This reporter echoes what I have been saying for months. Austerity now is equivalent to providing a catalyst for a depression. We must gradually cut government spending only when we have economic recovery. Moreover we must only cut wasteful spending while investing in infrastructure. A tax increase is also warranted for the to 2.5% of the population whose wealth accumulation is actually a drag on the economy (I will justify that statement in a later post).

Austerity has suddenly become the universally prescribed cure for the fallout from the financial collapse. If widely adopted, it will prove worse than the disease.

The price of the rescues of Greece, Spain and Portugal will be brutal deflation. The International Monetary Fund, which supposedly learned from its earlier mistakes of imposing austerity on already damaged economies, is back in cold-bath mode, demanding higher taxes and dramatically reduced spending as its pound of flesh.

The European Central Bank and key leaders of the E.U. are promoting economic pain as the price of relief. Here at home, President Obama has sworn off serious new outlays for jobs or aid to the states, and is using his fiscal commission to pursue a bipartisan consensus on spending cuts and higher taxes.

The nations of the European Union are being treated as the object lesson in the costs of profligacy. This is supposedly what happens when you provide decent social benefits to regular people. In fact, most of Europe had reasonably well-disciplined budgets until a made-on-Wall-Street economic crisis took down their economies.

The budget deficit here and overseas does need to return to a more moderate level — after we get an economic recovery. But the problem with the austerity treatment during a recession is that if everyone tightens their belts at once, there is nobody to buy the products; the economy shrinks and repayment of debt is even more arduous. As John Maynard Keynes famously wrote, "The patient does not need rest. He needs exercise."

You don’t have to be a Keynesian to recognize that the economics of belt-tightening is a fool’s errand in a recession.

With the exception of a few smaller nations, the large deficits in the OECD countries are not the result of fiscal profligacy, but of revenue losses caused by the downturn. And in the case of Greece, supposedly the poster child for profligacy, the new Socialist Papandreou government is having to clean up after the fiscal finagling of its conservative predecessor. Greece certainly needs tax reform to make sure that so many of its very wealthy do not hide their assets. It does not need general austerity.

The US has been spared this phase of the crisis so far, because the Federal Reserve has been willing to be buyer of last resort of all manner of securities, including government debt. This remedy is far from ideal, and it needs to be wound down as soon as recovery comes, as well as combined with structural reforms. But the Fed rescue certainly beats a total collapse

In Europe, by contrast, this rescue act is far more difficult politically and institutionally. Sovereignty is divided along nations pursuing their own self-interests, a fledgling E.U. and a central bank that lacks either the Fed’s full powers, its history, or its self-confidence.

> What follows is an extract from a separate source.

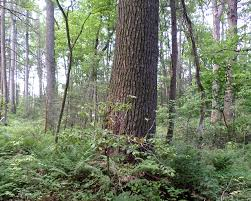 Tennessee Forest images Landmark and historic trees tennessee urban forestry council jpg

But Europe had better come through this test as a more unified and politically effective system or we will all suffer. This is no time for skeptics of the Euro or the E.U. to be gloating.

In fact, the Germans and the French have put their self-interest aside, and have pushed for a rescue plan that prevents default on government bonds and benefits Europe’s less affluent nations. With aid to Greece monumentally unpopular, German Chancellor Angela Merkel was willing to lose a key state election in order to prevent a Euro collapse This statesmanship is admirable — but the austerity demands are not.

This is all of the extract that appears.